**Tarefa proposta 1**:
Diga se cada afirmação está de acordo com o texto sobre o recurso da arguida. Responda sim ou não e cite as palavras do texto que decidem.
(a) A arguida pagou 17.500 € por transferência bancária.
(b) A nova leitura da sentença foi agendada para 26 de abril de 2022.
(c) Os ofendidos concordaram com a extinção da responsabilidade criminal da arguida.
**Tarefa proposta 2**:
Reproduza sem alterações o trecho do texto sobre o recurso da arguida que vai de "Lendo a decisão" até "1 do CP[2].".

**Texto de origem**:
"""

3.2. Da apreciação do recurso interposto pela arguida
A arguida interpôs recurso da decisão que a condenou pela prática de um crime de abuso de confiança considerando:
- Deverem ser dados como não provados os pontos 6., 15., 17. e 18. dos factos provados;
- Ter ocorrido uma irregularidade da notificação dos queixosos para desistirem da queixa, que conduziria à nulidade da sentença e à necessidade de abertura da audiência para estes presencialmente dizerem se concordam com a extinção da responsabilidade criminal;
- Ser a pena excessiva.
Apreciemos, então as questões colocadas
3.2.1. Da impugnação da matéria de facto
Quanto à “impugnação” da matéria de facto a arguida tinha ao seu alcance duas formas de o fazer: através da sindicância pela via do artigo 412.º, n.ºs 3 e 4 do CPP ou convocando a existência dos vícios da sentença do artigo 410.º, n.º 2, alíneas a), b) ou c) do CPP.
Lendo a decisão proferida não se deslinda do seu texto, todavia, encontrar-se a sentença eivada de quaisquer dos vícios das alíneas a) a c), do n.º 2 do artigo 410.º do CPP. Por outro lado, mesmo a ter ocorrido qualquer erro de julgamento a esta instância encontrar-se-ia vedada a sua apreciação, por virtude da a recorrente não ter cumprido os ónus de impugnação previstos no artigo 412.º, n.º s 3 e 4 do CPP. Daí não restar a este Tribunal de recurso senão considerar definitivamente sedimentada a matéria de facto fixada em 1.ª instância.
3.2.2. Da irregularidade da notificação dos ofendidos (artigo 206.º, n.º 1 do CP)
A arguida invoca a irregularidade da notificação dos ofendidos para os fins previstos no artigo 206.º, n.º 1 do CP[2].
Na situação em apreço, no fim da 2.ª sessão de julgamento, em 10.2.2022, quando a arguida se propôs proceder ao pagamento da quantia em dívida, os ofendidos através do mail do familiar DD (fls. 466) indicaram o seu IBAN (fls. 467) e a arguida efetuou o pagamento da quantia devida de 17.500 € por transferência bancária para o número por eles indicado. Depois em 26.4.2022, foi dada sem efeito a leitura da sentença, por se considerar que os factos integrariam o n.º 4 do artigo 205.º do CP e não o seu n.º 5, e nessa medida teriam os ofendidos de ser notificados para darem, querendo, a sua concordância à extinção da responsabilidade criminal, por se verificar por parte da arguida a restituição do valor devido. Nessa ocasião foi agendada nova leitura da sentença para o dia 12 de maio de 2022. Face à proximidade da data agendada a notificação dos queixosos foi realizada via telefónica. Nessa medida os ofendidos exatamente pela mesma forma que haviam fornecido o seu IBAN (por endereço eletrónico, através do mail de DD - cf. fls. 484) também informaram não ser sua intenção que se extinguisse a responsabilidade criminal da arguida. Dessa posição assumida pelos ofendidos foi a arguida, ao contrário do por si afirmado em sede de recurso, informada por despacho datado de 5.5.2022.

"""

**Amostra de dados**:

"""

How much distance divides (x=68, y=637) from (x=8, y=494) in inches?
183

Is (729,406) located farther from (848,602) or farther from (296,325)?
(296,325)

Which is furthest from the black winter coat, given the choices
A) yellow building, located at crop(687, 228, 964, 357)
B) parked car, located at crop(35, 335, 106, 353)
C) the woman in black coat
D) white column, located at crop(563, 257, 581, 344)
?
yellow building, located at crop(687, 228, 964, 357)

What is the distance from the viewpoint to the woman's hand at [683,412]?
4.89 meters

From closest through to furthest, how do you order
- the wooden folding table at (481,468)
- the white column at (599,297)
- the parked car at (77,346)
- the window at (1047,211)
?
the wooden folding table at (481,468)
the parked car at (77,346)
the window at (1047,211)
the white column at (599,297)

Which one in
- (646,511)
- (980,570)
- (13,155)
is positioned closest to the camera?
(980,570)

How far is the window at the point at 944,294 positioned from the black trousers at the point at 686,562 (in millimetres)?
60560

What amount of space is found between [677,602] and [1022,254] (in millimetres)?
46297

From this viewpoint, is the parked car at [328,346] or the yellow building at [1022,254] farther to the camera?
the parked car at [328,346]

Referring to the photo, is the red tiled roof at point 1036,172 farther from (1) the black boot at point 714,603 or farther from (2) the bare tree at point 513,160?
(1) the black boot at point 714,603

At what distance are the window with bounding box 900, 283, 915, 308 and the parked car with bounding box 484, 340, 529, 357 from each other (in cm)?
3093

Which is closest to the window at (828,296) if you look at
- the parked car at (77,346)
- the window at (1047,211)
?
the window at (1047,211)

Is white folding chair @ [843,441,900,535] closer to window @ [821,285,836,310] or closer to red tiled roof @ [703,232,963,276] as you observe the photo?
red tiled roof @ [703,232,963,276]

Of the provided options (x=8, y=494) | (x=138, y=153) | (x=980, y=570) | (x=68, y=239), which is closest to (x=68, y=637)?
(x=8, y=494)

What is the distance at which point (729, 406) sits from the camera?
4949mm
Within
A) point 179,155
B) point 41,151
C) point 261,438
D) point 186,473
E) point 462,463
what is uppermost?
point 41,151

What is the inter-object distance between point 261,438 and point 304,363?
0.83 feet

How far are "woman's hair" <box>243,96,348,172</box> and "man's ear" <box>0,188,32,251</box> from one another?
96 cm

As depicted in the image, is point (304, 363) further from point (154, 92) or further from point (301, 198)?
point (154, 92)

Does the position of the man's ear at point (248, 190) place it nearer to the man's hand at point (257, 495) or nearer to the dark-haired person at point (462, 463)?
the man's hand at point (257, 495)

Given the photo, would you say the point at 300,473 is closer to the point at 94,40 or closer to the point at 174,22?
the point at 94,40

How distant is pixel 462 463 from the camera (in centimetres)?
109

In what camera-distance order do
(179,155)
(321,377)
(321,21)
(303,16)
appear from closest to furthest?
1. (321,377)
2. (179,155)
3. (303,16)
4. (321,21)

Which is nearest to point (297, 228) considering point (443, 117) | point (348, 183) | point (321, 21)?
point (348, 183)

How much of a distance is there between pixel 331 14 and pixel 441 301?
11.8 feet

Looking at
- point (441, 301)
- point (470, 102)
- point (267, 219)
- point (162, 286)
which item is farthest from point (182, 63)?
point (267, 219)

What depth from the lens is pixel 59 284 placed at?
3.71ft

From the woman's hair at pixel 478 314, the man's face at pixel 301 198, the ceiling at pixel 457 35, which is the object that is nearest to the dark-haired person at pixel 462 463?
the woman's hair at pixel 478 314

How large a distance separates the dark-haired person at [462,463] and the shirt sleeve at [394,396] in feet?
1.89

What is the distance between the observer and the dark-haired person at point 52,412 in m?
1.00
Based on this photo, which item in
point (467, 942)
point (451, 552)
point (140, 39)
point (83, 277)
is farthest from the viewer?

"""

**Resultado correto 1**:
(a) Sim: «a arguida efetuou o pagamento da quantia devida de 17.500 € por transferência bancária»
(b) Não: «foi agendada nova leitura da sentença para o dia 12 de maio de 2022»
(c) Não: «também informaram não ser sua intenção que se extinguisse a responsabilidade criminal da arguida»

**Resultado correto 2**:
Lendo a decisão proferida não se deslinda do seu texto, todavia, encontrar-se a sentença eivada de quaisquer dos vícios das alíneas a) a c), do n.º 2 do artigo 410.º do CPP. Por outro lado, mesmo a ter ocorrido qualquer erro de julgamento a esta instância encontrar-se-ia vedada a sua apreciação, por virtude da a recorrente não ter cumprido os ónus de impugnação previstos no artigo 412.º, n.º s 3 e 4 do CPP. Daí não restar a este Tribunal de recurso senão considerar definitivamente sedimentada a matéria de facto fixada em 1.ª instância.
3.2.2. Da irregularidade da notificação dos ofendidos (artigo 206.º, n.º 1 do CP)
A arguida invoca a irregularidade da notificação dos ofendidos para os fins previstos no artigo 206.º, n.º 1 do CP[2].